El aguijón hoy es que he confirmado la hipótesis, a posteriori de descubrirse el pastel, en el antro, por haberlo rematado yo. Fue de una manera no buscada. Y menos mal, porque con la fama de mala zorra que tengo por su culpa, si me llego a chivar de motu propio, no te quiero ni contar lo que dirían de mí. Y aunque ya me dé igual lo que digan ahí, para mí es muy importante que no fuera yo la que detonara el TNT. De modo que todo derivó de que me mencionaran en un hilo neoabolicionista, con una gurú fem, para que diera mi "autorizada" opinión sobre el ciber puti de nuestros días, y se cruzó a insultarme, de nuevo, una de sus amiguitas. Por eso tienen lo que se merecen. Los dos. Ya no es él solo ni me siento obligada a respetar si se cruzan conmigo.

Y no quiero nombrar el arbolito concreto, como dije en el primer párrafo. Pero sí decir que a mí no me resaltaba mi padre mi cara bonita, que la tengo, ni mi madre tampoco. Sobre todo me veían inteligente y muy capaz de comerme el mundo. De salir de la pobreza. Parte de su prole, podía llegar lejos si estudiaba y era la esperanza de ellos. Que sus hijos no pasaran hambre ni necesidad como ellos, el ascensor social.
A otras personas se les queda grabado en el coco otro tipo de elogios. Mi ex cuñado tiene una hermana que ya se puede tirar 50 años estudiando la carrera y haciendo el vago en la capital del reino, que para su familia siempre será "bellísima" la nena y "mira qué gente está con ella en este garito de Malasaña, la creme de la creme, en foto selfie".

Me resulta penoso que una mujer critique el físico de otra. Me resulta lamentable que quienes se gustan exteriormente lo restrieguen para minusvalorar y de igual modo que quienes no se gustan menosprecien intelectualmente a quienes sí. Esto pasa porque por mis trastornos alimenticios y los complejos ya lejanos, estoy muy de vuelta de esa manera de ser. Envidiosa y malintencionada.
Si no te gustas y no puedes cambiarlo, no humilles intelectualmente a quien muestra su cuerpo sin pudor. Eres una bazofia de persona, además de mucho menos inteligente de lo que te crees.

Destila clasismo. Superioridad moral e intelectual. Es mi ex, ni más ni menos. Es lamentable que, con todo lo sucedido, el mayor afán siga siendo quedar por encima en lo de lista. Triste es poco. 
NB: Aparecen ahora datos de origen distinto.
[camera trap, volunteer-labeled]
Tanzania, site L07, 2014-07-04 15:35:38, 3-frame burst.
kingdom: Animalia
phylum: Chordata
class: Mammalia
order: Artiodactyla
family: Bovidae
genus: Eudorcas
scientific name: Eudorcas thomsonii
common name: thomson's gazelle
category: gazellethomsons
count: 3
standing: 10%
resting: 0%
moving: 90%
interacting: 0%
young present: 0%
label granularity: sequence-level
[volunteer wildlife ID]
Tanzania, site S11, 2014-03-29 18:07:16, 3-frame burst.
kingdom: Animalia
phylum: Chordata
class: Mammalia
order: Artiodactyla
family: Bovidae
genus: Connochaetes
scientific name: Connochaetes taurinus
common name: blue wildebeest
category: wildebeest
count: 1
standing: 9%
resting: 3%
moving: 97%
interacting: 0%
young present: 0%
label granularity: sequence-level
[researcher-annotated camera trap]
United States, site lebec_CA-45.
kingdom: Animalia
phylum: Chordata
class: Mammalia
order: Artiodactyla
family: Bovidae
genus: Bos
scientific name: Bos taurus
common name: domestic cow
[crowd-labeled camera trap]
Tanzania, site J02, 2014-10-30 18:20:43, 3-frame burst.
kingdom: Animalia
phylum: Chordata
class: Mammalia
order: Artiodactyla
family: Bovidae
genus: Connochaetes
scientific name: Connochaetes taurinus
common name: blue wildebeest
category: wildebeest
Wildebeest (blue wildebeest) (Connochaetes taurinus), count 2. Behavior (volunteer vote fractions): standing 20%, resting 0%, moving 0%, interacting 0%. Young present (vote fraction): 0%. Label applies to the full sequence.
Pero no me da ninguna pena. El vampiro, sin embargo, sí. Porque yo sabía lo que pasaba sin que me lo dijera. Y hoy vi lo que vi. Una prueba irrefutable en una increíble demostración de soberbia prepotente que intenta aparentar lo contrario.
Hace tiempo que buceo, no nado en la superficie, a la vista de tanta gente ansiosa por hacer daño, qué va. Con la práctica, como en todo en la vida, se perfecciona la técnica.


Tanta sapiencia no sirve cuando de lo que se trata es de AMAR, con mayúsculas.